▶ **Given records**
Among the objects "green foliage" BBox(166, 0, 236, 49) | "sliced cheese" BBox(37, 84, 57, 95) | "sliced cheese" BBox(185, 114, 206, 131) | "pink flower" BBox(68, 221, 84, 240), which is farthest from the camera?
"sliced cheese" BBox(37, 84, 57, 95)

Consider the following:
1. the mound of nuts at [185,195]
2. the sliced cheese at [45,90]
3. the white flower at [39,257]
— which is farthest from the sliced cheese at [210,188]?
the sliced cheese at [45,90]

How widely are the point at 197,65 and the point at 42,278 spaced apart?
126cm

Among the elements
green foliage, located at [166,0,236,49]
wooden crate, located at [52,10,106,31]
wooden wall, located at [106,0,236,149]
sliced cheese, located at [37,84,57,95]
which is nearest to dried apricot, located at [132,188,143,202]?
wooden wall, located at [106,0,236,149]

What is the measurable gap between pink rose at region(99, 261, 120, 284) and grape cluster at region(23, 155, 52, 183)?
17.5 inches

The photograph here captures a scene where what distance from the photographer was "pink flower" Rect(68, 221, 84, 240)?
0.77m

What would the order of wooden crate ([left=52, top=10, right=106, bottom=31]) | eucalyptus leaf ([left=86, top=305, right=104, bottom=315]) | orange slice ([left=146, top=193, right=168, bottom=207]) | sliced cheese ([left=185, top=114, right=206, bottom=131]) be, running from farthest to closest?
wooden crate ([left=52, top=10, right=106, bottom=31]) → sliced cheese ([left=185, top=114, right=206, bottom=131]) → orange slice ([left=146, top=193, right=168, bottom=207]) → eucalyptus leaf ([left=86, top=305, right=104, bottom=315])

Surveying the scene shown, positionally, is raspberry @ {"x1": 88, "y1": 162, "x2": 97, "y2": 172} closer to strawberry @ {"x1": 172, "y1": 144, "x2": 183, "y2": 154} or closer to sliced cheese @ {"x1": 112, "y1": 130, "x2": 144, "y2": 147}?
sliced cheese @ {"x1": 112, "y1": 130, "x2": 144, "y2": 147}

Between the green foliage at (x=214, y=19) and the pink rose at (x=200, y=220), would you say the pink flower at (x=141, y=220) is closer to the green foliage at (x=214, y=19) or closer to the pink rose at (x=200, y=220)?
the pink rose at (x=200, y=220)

▶ **Short exercise**
Rewrite all of the data above, replacing every "pink flower" with "pink blossom" and leaving everything else unchanged.

▶ **Answer for this exercise**
Among the objects "green foliage" BBox(166, 0, 236, 49) | "sliced cheese" BBox(37, 84, 57, 95) | "sliced cheese" BBox(185, 114, 206, 131) | "pink blossom" BBox(68, 221, 84, 240), which is farthest from the camera?
"sliced cheese" BBox(37, 84, 57, 95)

Consider the following:
1. the mound of nuts at [185,195]
2. the sliced cheese at [45,90]
3. the white flower at [39,257]
— which is farthest from the sliced cheese at [210,188]?
the sliced cheese at [45,90]

How widely are the point at 197,65 and the point at 42,278 spaced apart?
126cm

Among the elements
green foliage, located at [166,0,236,49]
wooden crate, located at [52,10,106,31]
wooden wall, located at [106,0,236,149]
sliced cheese, located at [37,84,57,95]
which is nearest to dried apricot, located at [132,188,143,202]?
wooden wall, located at [106,0,236,149]

What is the measurable gap between pink rose at region(99, 261, 120, 284) and grape cluster at region(23, 155, 52, 183)?
17.5 inches

The photograph here captures a scene where what distance from the photographer was "pink blossom" Rect(68, 221, 84, 240)?
0.77m

What would the order of wooden crate ([left=52, top=10, right=106, bottom=31]) | eucalyptus leaf ([left=86, top=305, right=104, bottom=315]) | orange slice ([left=146, top=193, right=168, bottom=207]) | sliced cheese ([left=185, top=114, right=206, bottom=131]) be, running from farthest to closest?
wooden crate ([left=52, top=10, right=106, bottom=31]) → sliced cheese ([left=185, top=114, right=206, bottom=131]) → orange slice ([left=146, top=193, right=168, bottom=207]) → eucalyptus leaf ([left=86, top=305, right=104, bottom=315])

Surveying the scene shown, positionally, is raspberry @ {"x1": 88, "y1": 162, "x2": 97, "y2": 172} closer to strawberry @ {"x1": 172, "y1": 144, "x2": 183, "y2": 154} or closer to sliced cheese @ {"x1": 112, "y1": 130, "x2": 144, "y2": 147}?
sliced cheese @ {"x1": 112, "y1": 130, "x2": 144, "y2": 147}

Between the green foliage at (x=214, y=19) and the pink rose at (x=200, y=220), would you say the pink blossom at (x=141, y=220) is closer to the green foliage at (x=214, y=19) or closer to the pink rose at (x=200, y=220)?
the pink rose at (x=200, y=220)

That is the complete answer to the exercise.